A community of leading-edge researchers and companies are using new techniques to measure and map innovation. Here are some of the tools we use in our work at Nesta:
Nesta is attempting to transform innovation policy with new data sources, analytic methods and ways of communicating insights. This is an area where we are quickly developing a track record of original research.
In 2010, Nesta published the research report, Creative Clusters and Innovation: putting creativity on the map, which mapped the UK’s creative clusters. This showed where they are located geographically, which sectors form them, and what their role is in the wider innovation ecosystem.

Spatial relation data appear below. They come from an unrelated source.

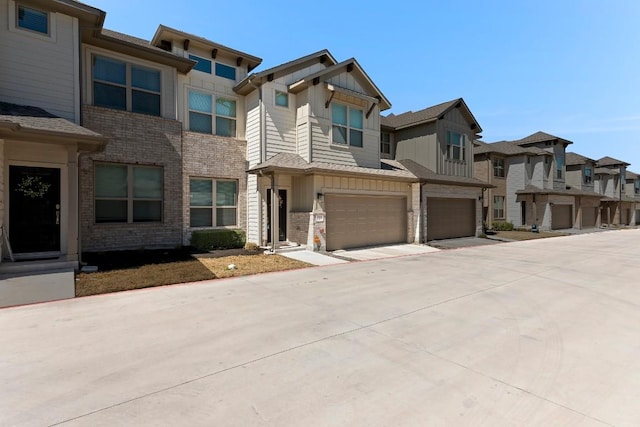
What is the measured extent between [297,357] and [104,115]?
40.3 feet

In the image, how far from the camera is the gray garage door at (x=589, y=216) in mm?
33125

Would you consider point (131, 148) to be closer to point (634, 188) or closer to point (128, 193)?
point (128, 193)

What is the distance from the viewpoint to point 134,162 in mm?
12383

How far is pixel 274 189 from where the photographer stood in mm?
13227

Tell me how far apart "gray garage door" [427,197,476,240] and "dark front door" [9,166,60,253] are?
1641 centimetres

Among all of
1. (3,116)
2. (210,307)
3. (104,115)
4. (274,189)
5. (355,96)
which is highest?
(355,96)

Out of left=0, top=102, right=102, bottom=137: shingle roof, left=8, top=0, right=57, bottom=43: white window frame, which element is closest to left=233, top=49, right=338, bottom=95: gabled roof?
left=8, top=0, right=57, bottom=43: white window frame

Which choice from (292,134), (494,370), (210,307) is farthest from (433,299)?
(292,134)

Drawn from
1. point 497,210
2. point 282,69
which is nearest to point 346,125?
point 282,69

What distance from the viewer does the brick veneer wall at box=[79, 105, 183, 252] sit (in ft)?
37.8

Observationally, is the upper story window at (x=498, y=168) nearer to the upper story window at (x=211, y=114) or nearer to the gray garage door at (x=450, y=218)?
the gray garage door at (x=450, y=218)

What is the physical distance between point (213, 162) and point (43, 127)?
252 inches

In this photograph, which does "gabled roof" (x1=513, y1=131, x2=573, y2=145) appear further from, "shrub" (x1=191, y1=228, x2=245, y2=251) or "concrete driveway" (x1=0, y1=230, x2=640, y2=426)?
"shrub" (x1=191, y1=228, x2=245, y2=251)

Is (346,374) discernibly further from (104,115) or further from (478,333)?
(104,115)
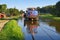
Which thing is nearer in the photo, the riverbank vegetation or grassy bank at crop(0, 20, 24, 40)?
grassy bank at crop(0, 20, 24, 40)

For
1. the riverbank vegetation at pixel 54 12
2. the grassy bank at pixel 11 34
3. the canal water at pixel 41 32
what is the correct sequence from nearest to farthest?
the grassy bank at pixel 11 34 < the canal water at pixel 41 32 < the riverbank vegetation at pixel 54 12

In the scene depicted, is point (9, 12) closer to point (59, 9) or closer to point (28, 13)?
point (59, 9)

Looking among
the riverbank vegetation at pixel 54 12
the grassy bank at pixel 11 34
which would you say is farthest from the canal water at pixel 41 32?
the riverbank vegetation at pixel 54 12

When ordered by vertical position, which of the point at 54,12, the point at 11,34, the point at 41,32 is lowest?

In 2014, we created A Map of the UK Games Industry. Here, a big data approach was used to measure and map the UK games industry and track its evolution over time. It found that the games industry is much larger than previously thought – almost 2,000 games companies in 12 key hubs of game-making activity were mapped across the UK.
Later in 2016, we developed The Geography of Creativity in the UK report, in partnership with Creative England. This study found that creative industries are increasingly important to local economies across the UK and mapped the 47 main creative clusters, helping to identify that there was a 28 per cent growth in creative employment between 2007 and 2014.

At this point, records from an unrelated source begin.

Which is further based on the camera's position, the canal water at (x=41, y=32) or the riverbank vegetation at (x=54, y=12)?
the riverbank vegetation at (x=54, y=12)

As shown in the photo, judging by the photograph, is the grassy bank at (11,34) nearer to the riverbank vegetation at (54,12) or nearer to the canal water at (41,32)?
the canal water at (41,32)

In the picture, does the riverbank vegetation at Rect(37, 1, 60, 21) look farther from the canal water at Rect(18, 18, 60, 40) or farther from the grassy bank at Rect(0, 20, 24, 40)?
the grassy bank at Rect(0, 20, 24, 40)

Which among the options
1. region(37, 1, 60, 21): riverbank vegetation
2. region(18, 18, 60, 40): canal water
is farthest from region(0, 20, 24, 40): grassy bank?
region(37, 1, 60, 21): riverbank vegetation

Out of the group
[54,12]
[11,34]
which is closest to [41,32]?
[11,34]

In the same year, Nesta and Tech City, in partnership with Growth Intelligence, published the Tech Nation report, providing a comprehensive analysis of the UK’s digital tech industries. To gain comprehensive insight into digital employment, we analysed government data, job advertisements, and official ONS data. This data helped map the impact of the digital technology economy on wider business, employment, and economic trends.

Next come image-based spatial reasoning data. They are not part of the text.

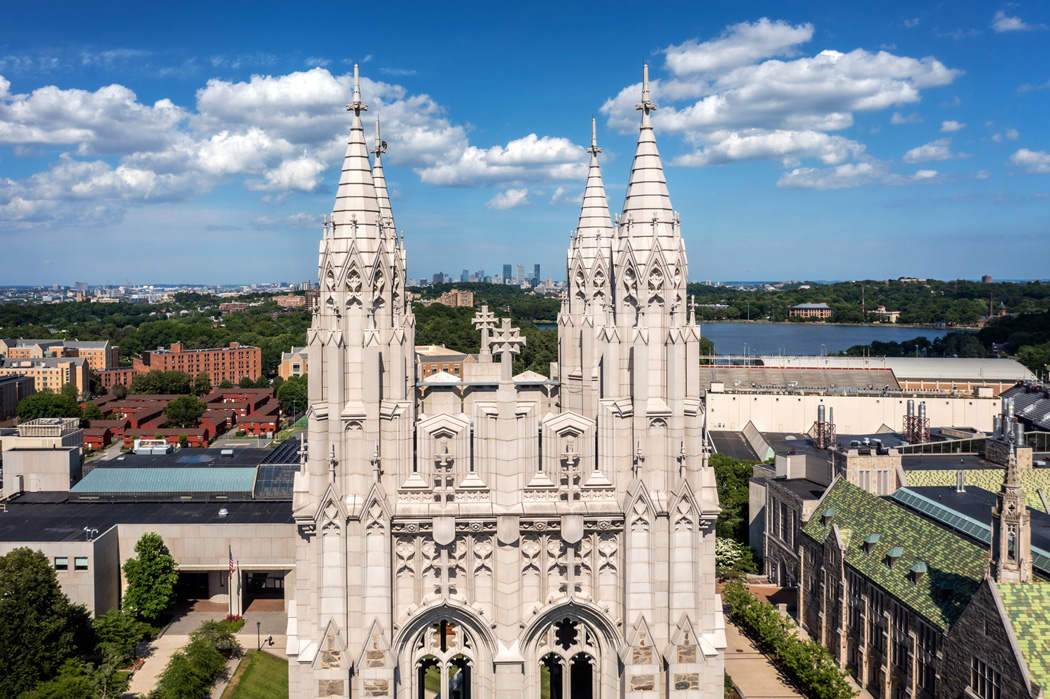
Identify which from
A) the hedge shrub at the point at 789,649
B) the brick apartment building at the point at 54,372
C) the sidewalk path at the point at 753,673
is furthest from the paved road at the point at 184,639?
the brick apartment building at the point at 54,372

In early 2018, Nesta launched Creative Nation, the latest output in a long line of projects mapping the creative industries in the UK. As part of this, Nesta published a report, an interactive visualisation and an open dataset to maximise the usefulness of the work for many different audiences. The analysis in Creative Nation has helped unlock £64m of investment in the creative industries from the Government’s Industrial Strategy Challenge Fund. The report presents eight key findings based on our analysis of the data, and is accompanied by an open dataset and interactive visualisation to help anybody explore the data.
Arloesiadur is a collaboration between Nesta and Welsh Government to map innovation in Wales. We have used new data to measure and visualise Wales’ industry, research and tech networks with the goal of informing government policies that drive growth.
Economists and policymakers recognise that innovation is one of the main ways to address the big challenges of our time. But to support innovation, we need to understand it first. In Arloesiadur (Innovation Directory in Welsh), Nesta has tried to create this data by using new data sources, data science methods and visualisations about about industrial, tech networking and research activity in Wales. In doing so, we aim to answer big questions about Wales’ industrial and research strengths, its collaboration networks and future economic opportunities.
In 2018, we launched The Immersive Economy in the UK. This report, commissioned by Immerse UK with funding from Innovate UK, provides hard data about the size of the sector, its performance, its geography, the drivers of success and the barriers to growth. Information was gathered and analysed by Nesta, with help from Glass – a startup with expertise in text mining from websites – and from strategy and research consultancy MTM London, through a combination of machine learning, a business survey and in-depth interviews.
Our analysis showed that immersive is already an economic reality in the UK, with around 1,000 immersive specialist companies in the UK employing around 4,500 people and generating £660 million in sales, potentially representing as much as 9 per cent of the global market share. We also showed that although much of the immersive activity is concentrated in London, there are hotspots of activity across the UK, including hotspots in Brighton, Bristol, Newcastle, Liverpool, Manchester, Cambridge, Oxford and Edinburgh.
The analysis in the report is providing a valuable evidence base for ongoing policy interventions to support the immersive economy in the UK, including through the Audiences of the Future Industrial Strategy Challenge Fund.